Accorder à la Russie le contrôle exclusif de la centrale nucléaire de Zaporijjia risquerait d’établir un précédent au niveau international, selon des responsables et analystes ukrainiens, qui estiment que cela pourrait être perçu comme une légitimation d’un contrôle obtenu par une occupation militaire.

La centrale, la plus grande installation nucléaire d’Europe, est confrontée à des défis persistants en matière de sécurité depuis qu’elle est passée sous contrôle russe. Avant l’invasion à grande échelle, elle dépendait de dix lignes d’alimentation électrique externes. Elle repose désormais principalement sur deux connexions provenant du territoire ukrainien, dont l’une a été endommagée, ce qui soulève des inquiétudes quant à la fiabilité des systèmes de refroidissement des réacteurs et du combustible usé.

L’approvisionnement en eau pour le refroidissement reste également limité. Des mesures d’urgence, notamment le pompage des eaux souterraines, n’offrent qu’un soutien partiel, insuffisant pour permettre le fonctionnement complet de plusieurs réacteurs.
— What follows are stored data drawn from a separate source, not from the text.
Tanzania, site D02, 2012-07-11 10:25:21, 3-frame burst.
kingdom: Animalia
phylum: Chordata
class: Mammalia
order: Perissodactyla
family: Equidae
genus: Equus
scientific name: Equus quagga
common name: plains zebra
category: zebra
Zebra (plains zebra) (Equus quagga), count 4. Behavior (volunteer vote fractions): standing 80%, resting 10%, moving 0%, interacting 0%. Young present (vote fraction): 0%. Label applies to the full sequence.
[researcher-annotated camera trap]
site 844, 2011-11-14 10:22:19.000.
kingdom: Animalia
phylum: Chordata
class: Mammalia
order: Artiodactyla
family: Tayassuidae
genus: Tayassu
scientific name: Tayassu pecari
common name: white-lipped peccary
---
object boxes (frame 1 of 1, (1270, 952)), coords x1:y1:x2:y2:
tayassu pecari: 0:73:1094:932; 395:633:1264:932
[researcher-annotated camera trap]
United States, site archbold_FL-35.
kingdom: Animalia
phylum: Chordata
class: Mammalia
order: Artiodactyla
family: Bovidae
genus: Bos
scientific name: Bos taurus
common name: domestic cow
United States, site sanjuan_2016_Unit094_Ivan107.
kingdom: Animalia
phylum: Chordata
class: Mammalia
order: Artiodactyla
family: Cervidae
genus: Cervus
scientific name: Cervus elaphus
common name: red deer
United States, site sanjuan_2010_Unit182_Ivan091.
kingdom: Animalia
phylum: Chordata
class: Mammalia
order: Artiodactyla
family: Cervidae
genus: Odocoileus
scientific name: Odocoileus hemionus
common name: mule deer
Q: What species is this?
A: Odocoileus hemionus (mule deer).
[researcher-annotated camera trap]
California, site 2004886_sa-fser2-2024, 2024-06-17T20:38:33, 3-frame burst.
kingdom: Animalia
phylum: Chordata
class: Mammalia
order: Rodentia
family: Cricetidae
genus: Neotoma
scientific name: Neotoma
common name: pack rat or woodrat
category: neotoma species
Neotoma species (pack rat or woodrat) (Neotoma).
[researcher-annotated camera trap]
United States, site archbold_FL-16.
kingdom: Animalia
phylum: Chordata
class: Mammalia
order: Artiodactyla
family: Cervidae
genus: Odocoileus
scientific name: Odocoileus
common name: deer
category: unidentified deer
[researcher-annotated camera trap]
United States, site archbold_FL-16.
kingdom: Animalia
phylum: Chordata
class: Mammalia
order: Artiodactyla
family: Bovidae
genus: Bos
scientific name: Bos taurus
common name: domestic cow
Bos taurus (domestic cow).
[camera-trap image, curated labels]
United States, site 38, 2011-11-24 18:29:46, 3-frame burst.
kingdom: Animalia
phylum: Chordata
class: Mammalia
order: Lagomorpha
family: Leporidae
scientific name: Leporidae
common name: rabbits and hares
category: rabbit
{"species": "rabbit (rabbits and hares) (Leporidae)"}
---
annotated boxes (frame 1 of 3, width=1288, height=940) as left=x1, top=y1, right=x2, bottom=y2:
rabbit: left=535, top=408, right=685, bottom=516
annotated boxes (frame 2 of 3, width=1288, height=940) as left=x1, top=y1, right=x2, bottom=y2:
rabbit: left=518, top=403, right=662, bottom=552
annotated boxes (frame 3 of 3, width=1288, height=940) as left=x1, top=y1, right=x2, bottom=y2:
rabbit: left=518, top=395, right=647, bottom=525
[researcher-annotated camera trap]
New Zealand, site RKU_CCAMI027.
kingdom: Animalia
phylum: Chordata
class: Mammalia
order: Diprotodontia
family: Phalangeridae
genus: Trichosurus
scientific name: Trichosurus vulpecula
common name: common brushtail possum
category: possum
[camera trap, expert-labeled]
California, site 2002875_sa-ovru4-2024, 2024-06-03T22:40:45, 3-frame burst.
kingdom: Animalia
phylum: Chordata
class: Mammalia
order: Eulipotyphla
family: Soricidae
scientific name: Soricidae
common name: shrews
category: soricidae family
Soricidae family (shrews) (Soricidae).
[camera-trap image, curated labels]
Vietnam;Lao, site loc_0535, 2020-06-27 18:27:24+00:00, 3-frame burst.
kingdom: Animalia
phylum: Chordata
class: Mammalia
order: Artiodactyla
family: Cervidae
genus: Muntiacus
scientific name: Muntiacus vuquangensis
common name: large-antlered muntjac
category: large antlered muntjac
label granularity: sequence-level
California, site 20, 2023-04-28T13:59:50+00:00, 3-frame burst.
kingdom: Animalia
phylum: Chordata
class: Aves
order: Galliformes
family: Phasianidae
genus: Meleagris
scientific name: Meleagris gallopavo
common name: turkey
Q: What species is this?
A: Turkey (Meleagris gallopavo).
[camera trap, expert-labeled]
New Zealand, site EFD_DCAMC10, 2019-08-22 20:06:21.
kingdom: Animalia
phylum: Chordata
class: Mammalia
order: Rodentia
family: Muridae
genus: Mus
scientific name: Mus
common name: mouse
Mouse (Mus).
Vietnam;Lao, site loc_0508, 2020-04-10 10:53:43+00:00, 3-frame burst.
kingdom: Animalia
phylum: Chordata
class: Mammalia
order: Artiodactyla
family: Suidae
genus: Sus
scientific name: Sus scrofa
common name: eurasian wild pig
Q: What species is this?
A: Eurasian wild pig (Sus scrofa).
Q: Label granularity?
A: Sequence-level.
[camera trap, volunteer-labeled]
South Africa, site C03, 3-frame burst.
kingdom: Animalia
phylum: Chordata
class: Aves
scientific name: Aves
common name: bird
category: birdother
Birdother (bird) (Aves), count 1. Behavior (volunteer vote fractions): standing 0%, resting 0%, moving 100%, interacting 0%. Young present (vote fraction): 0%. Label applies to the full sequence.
La Russie a pris des mesures pour intégrer la centrale dans son cadre réglementaire. L’autorité russe de régulation nucléaire, Rostekhnadzor, a délivré des licences d’exploitation pour certaines unités selon la législation russe, tandis que la société publique Rosatom restructure la gestion du site et prépare d’autres procédures de licence.

Les effectifs ont fortement diminué, passant d’environ 11 000 employés avant le conflit à près de 4 000 aujourd’hui. Des membres du personnel ukrainien ont signalé des pressions pour signer des contrats avec les autorités russes, tandis que du personnel supplémentaire a été envoyé depuis la Russie pour combler les pénuries.

La présence continue d’équipements militaires sur ou à proximité du site suscite également des inquiétudes parmi les observateurs en matière de sûreté et de sécurité nucléaires.

Des analystes estiment que reconnaître le contrôle russe de la centrale ne réduirait pas les tensions, mais pourrait au contraire renforcer les inquiétudes quant aux implications du contrôle militaire d’infrastructures nucléaires critiques.